## The problem
Your task is to write out exactly the lines from the line containing "Is the white column" through the end of the records, inclusive at both ends.
-- Working data start --
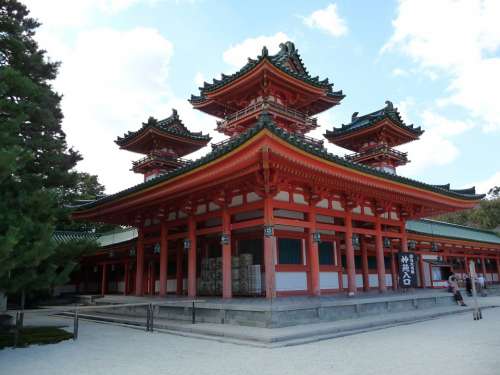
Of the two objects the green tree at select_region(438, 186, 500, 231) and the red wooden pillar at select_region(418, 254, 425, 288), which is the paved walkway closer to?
the red wooden pillar at select_region(418, 254, 425, 288)

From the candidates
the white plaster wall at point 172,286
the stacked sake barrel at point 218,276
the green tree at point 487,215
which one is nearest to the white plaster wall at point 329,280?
the stacked sake barrel at point 218,276

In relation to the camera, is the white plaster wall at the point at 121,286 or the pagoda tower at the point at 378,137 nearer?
the pagoda tower at the point at 378,137

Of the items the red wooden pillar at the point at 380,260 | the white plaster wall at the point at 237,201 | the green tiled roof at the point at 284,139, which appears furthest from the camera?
the red wooden pillar at the point at 380,260

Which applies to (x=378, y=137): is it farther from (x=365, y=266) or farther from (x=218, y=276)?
(x=218, y=276)

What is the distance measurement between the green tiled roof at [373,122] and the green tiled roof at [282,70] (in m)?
2.61

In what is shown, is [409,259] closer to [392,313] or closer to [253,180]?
[392,313]

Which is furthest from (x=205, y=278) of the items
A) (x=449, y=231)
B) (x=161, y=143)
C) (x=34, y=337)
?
(x=449, y=231)

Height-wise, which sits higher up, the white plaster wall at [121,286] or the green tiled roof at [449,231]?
the green tiled roof at [449,231]

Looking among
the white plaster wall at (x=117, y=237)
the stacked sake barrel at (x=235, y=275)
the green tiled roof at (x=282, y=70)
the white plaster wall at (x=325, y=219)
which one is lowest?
the stacked sake barrel at (x=235, y=275)

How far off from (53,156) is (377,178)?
451 inches

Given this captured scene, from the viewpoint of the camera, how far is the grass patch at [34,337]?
1002 cm

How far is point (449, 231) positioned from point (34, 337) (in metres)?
33.5

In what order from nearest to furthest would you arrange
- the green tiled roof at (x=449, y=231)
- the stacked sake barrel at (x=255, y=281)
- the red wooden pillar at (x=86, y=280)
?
the stacked sake barrel at (x=255, y=281)
the red wooden pillar at (x=86, y=280)
the green tiled roof at (x=449, y=231)

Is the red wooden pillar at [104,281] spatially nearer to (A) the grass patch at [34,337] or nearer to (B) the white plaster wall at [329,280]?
(A) the grass patch at [34,337]
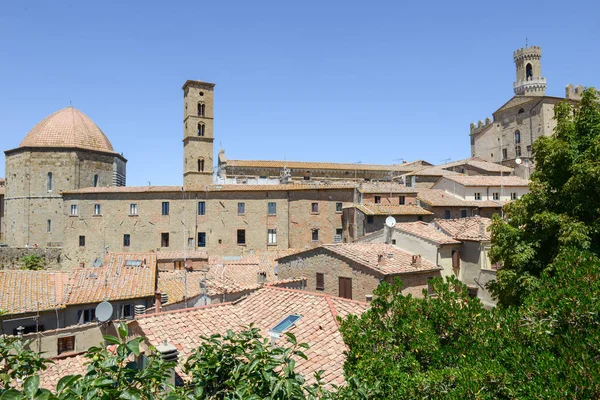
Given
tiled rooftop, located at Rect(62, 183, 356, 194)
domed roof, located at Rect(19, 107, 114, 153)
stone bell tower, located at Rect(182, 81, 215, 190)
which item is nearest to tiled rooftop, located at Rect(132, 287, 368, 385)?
tiled rooftop, located at Rect(62, 183, 356, 194)

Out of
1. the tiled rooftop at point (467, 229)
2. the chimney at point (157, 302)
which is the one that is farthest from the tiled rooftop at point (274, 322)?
the tiled rooftop at point (467, 229)

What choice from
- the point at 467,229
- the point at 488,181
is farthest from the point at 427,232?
the point at 488,181

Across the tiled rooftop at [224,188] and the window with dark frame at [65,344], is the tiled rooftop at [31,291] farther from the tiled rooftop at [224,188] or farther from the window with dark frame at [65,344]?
the tiled rooftop at [224,188]

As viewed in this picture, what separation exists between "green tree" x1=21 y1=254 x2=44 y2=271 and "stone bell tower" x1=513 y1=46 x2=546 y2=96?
74976 millimetres

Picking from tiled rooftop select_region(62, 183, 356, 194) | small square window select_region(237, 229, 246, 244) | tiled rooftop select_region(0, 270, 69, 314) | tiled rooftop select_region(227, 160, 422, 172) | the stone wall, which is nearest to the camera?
tiled rooftop select_region(0, 270, 69, 314)

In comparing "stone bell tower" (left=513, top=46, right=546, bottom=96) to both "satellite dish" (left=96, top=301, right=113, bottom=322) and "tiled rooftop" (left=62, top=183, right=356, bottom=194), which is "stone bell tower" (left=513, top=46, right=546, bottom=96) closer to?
"tiled rooftop" (left=62, top=183, right=356, bottom=194)

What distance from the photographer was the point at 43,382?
1197cm

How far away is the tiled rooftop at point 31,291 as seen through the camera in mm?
18594

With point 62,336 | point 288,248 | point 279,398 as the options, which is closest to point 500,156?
point 288,248

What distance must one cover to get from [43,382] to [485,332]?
11.7 meters

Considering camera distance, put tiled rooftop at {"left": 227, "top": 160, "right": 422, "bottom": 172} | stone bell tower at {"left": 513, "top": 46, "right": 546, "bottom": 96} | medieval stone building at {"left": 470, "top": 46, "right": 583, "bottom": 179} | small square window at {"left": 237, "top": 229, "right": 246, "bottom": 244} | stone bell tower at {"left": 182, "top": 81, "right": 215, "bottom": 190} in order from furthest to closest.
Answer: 1. stone bell tower at {"left": 513, "top": 46, "right": 546, "bottom": 96}
2. medieval stone building at {"left": 470, "top": 46, "right": 583, "bottom": 179}
3. tiled rooftop at {"left": 227, "top": 160, "right": 422, "bottom": 172}
4. stone bell tower at {"left": 182, "top": 81, "right": 215, "bottom": 190}
5. small square window at {"left": 237, "top": 229, "right": 246, "bottom": 244}

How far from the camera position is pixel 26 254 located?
40969 mm

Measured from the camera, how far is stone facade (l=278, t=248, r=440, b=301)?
66.3ft

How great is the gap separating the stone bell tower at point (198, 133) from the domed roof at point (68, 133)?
9108 mm
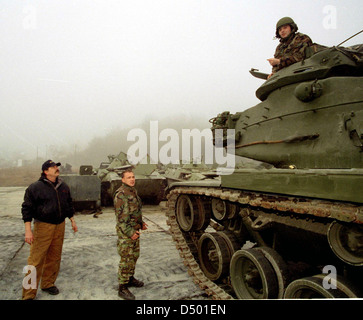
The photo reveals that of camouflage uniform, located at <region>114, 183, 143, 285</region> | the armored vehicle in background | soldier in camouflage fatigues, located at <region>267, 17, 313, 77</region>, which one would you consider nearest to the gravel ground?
camouflage uniform, located at <region>114, 183, 143, 285</region>

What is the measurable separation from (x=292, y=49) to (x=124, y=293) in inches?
166

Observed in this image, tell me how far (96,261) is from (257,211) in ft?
11.4

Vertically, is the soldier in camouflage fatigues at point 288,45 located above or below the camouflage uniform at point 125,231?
above

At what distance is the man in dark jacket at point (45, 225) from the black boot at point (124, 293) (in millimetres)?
973

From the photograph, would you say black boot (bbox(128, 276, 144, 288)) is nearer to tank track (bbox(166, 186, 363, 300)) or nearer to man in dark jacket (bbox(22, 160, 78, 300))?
tank track (bbox(166, 186, 363, 300))

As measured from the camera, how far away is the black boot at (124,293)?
3.70 metres

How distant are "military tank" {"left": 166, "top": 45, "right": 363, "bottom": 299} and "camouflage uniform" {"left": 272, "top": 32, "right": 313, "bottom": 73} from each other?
0.45 feet

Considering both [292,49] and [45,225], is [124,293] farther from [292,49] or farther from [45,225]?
[292,49]

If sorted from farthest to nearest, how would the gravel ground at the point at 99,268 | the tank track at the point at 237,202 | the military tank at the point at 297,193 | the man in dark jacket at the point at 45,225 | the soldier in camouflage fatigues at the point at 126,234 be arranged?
1. the gravel ground at the point at 99,268
2. the soldier in camouflage fatigues at the point at 126,234
3. the man in dark jacket at the point at 45,225
4. the military tank at the point at 297,193
5. the tank track at the point at 237,202

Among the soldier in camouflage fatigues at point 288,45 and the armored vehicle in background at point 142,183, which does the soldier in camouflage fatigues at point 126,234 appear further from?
the armored vehicle in background at point 142,183

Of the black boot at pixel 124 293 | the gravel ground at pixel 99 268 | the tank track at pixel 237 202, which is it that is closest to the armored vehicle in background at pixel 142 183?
the gravel ground at pixel 99 268

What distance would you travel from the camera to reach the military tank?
2.24 meters

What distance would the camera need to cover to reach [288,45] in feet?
12.9
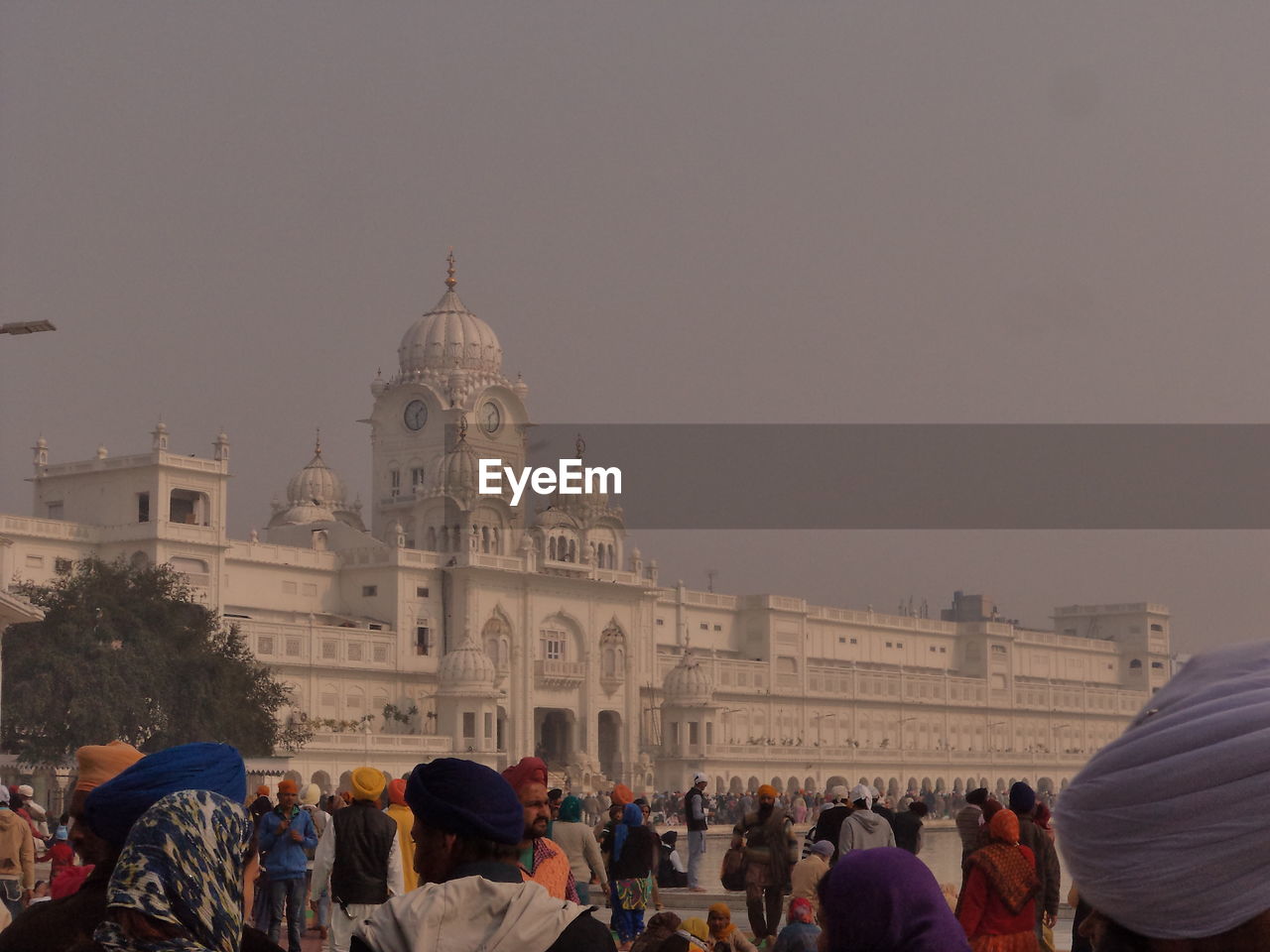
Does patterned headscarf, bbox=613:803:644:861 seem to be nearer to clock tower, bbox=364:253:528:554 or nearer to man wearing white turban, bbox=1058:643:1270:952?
man wearing white turban, bbox=1058:643:1270:952

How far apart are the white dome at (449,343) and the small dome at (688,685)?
11987 millimetres

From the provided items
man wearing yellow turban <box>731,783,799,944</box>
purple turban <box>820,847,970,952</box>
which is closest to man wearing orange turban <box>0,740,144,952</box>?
purple turban <box>820,847,970,952</box>

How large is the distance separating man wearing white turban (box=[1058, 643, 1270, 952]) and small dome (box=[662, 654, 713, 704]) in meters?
62.0

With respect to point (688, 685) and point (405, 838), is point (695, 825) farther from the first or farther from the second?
point (688, 685)

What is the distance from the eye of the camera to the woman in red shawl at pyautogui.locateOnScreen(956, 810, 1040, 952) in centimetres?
741

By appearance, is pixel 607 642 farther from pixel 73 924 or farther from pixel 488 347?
pixel 73 924

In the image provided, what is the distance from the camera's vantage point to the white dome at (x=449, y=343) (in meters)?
66.4

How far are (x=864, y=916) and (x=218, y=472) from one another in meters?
52.7

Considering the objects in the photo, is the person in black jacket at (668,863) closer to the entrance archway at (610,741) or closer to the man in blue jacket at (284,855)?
the man in blue jacket at (284,855)

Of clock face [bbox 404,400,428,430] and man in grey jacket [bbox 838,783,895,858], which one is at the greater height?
clock face [bbox 404,400,428,430]

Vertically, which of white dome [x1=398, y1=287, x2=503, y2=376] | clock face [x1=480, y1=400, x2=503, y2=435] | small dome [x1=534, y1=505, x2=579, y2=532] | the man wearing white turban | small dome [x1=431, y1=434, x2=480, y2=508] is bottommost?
the man wearing white turban

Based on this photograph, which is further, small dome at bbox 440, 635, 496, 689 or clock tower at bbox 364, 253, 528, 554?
clock tower at bbox 364, 253, 528, 554

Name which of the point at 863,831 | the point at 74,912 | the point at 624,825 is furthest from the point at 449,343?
the point at 74,912

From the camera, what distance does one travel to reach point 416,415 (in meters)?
65.6
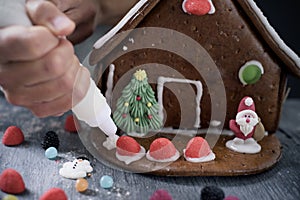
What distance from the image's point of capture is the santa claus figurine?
43.7 inches

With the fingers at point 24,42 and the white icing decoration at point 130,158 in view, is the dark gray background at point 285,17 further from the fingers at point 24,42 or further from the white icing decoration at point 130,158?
the fingers at point 24,42

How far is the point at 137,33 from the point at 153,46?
0.04 meters

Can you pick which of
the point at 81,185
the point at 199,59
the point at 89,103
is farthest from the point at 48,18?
the point at 199,59

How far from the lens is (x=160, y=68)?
117 cm

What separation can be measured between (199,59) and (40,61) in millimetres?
420

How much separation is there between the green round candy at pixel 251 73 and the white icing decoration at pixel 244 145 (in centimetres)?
13

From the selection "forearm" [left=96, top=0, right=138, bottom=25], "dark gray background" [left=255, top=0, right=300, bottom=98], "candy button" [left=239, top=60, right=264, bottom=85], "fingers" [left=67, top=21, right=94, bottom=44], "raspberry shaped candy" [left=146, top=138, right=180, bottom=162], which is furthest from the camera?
"dark gray background" [left=255, top=0, right=300, bottom=98]

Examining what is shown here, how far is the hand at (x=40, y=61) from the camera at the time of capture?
0.81 metres

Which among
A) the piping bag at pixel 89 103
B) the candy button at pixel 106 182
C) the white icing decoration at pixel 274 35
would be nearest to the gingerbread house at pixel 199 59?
the white icing decoration at pixel 274 35

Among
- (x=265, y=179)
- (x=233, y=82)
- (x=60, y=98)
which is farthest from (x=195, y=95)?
(x=60, y=98)

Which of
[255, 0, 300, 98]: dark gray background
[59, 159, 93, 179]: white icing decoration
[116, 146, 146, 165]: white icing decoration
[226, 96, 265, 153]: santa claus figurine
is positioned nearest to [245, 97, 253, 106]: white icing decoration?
[226, 96, 265, 153]: santa claus figurine

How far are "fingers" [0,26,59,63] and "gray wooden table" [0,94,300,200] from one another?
0.84ft

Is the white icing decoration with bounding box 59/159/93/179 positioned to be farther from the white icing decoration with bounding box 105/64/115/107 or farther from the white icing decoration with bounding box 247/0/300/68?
the white icing decoration with bounding box 247/0/300/68

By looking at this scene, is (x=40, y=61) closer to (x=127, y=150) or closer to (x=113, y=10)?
(x=127, y=150)
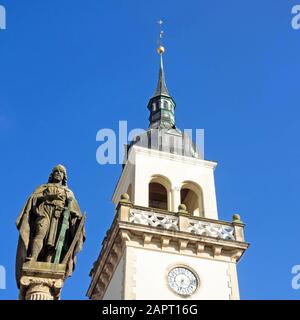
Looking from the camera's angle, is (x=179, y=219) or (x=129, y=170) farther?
(x=129, y=170)

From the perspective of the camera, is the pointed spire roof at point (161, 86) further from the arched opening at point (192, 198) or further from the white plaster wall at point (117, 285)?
the white plaster wall at point (117, 285)

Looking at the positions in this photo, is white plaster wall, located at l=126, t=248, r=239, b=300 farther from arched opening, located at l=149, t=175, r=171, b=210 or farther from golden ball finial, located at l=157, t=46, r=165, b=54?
golden ball finial, located at l=157, t=46, r=165, b=54

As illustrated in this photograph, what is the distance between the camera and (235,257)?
28.8m

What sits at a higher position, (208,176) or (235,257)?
(208,176)

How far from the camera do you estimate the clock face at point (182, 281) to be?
88.2 ft

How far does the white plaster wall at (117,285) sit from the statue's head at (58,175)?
1578cm

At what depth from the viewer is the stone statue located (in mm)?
10312

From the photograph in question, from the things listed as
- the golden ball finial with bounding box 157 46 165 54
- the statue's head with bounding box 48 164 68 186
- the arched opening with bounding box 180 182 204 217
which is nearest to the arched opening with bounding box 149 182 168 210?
the arched opening with bounding box 180 182 204 217

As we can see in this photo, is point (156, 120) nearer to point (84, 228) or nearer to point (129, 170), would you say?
point (129, 170)

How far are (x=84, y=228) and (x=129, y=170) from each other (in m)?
22.8

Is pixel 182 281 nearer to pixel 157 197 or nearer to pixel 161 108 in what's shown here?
pixel 157 197

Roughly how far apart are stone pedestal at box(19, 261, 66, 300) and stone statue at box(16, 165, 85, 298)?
0.08m
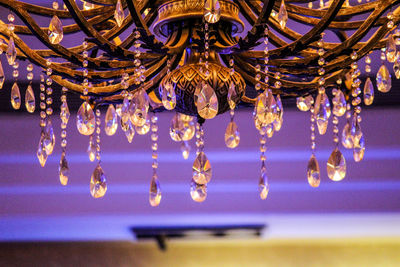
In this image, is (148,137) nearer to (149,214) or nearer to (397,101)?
(149,214)

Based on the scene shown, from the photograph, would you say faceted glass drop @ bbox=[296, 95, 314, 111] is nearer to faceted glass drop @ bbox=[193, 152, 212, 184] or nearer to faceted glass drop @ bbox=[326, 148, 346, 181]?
faceted glass drop @ bbox=[326, 148, 346, 181]

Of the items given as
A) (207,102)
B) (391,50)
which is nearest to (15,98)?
(207,102)

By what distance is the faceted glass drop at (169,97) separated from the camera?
1080 millimetres

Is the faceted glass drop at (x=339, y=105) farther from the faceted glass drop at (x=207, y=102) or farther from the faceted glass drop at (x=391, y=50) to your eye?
the faceted glass drop at (x=207, y=102)

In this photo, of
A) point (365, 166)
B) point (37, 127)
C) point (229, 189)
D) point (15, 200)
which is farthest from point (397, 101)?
point (15, 200)

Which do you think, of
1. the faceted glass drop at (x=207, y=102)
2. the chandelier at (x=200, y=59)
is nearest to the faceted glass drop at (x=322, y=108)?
the chandelier at (x=200, y=59)

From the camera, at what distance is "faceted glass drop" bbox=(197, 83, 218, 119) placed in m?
1.05

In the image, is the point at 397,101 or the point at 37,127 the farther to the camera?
the point at 37,127

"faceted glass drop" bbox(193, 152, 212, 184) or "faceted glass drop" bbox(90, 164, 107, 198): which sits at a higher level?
"faceted glass drop" bbox(193, 152, 212, 184)

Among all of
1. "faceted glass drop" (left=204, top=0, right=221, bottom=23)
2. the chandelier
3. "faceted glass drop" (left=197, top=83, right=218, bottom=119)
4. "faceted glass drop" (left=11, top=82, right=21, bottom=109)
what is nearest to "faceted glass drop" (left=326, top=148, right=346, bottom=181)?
the chandelier

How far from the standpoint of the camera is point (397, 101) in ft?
9.44

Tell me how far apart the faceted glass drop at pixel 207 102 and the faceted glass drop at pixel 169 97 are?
0.05 metres

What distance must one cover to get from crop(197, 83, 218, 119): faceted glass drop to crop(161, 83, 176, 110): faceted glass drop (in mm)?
50

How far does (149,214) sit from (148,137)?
0.64 m
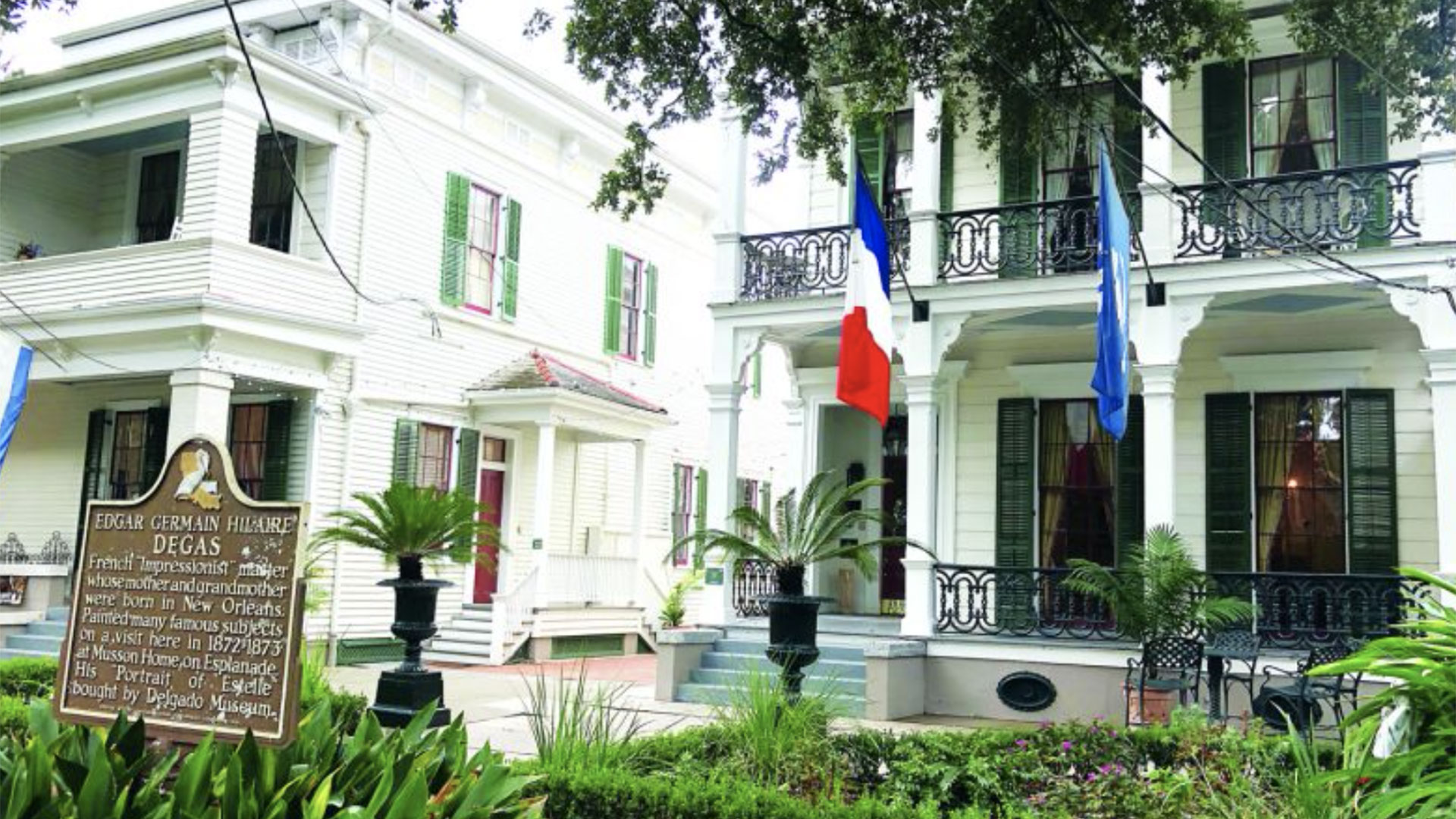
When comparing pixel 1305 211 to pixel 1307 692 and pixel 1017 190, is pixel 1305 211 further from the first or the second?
pixel 1307 692

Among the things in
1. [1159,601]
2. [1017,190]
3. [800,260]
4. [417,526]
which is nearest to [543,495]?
[800,260]

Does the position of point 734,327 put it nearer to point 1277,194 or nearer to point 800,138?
point 800,138

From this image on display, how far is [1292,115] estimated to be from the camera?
1414cm

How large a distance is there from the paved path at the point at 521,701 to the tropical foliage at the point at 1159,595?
5.56ft

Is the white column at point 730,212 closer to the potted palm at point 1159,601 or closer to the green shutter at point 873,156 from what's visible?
the green shutter at point 873,156

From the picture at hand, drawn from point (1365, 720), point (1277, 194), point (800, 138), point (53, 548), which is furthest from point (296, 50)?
point (1365, 720)

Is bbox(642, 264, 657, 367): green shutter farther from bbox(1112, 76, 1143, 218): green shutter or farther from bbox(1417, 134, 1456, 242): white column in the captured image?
bbox(1417, 134, 1456, 242): white column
-- Working data end --
## Result of this task
Is the white column at point 730,212 closer to the potted palm at point 1159,601 or closer to the green shutter at point 873,156 from what's visible?
the green shutter at point 873,156

From the picture at hand, drawn from point (1365, 720), point (1277, 194), point (800, 138), point (53, 548), which is furthest from point (296, 50)?
point (1365, 720)

Is bbox(642, 264, 657, 367): green shutter farther from bbox(1112, 76, 1143, 218): green shutter or farther from bbox(1417, 134, 1456, 242): white column in the captured image?
bbox(1417, 134, 1456, 242): white column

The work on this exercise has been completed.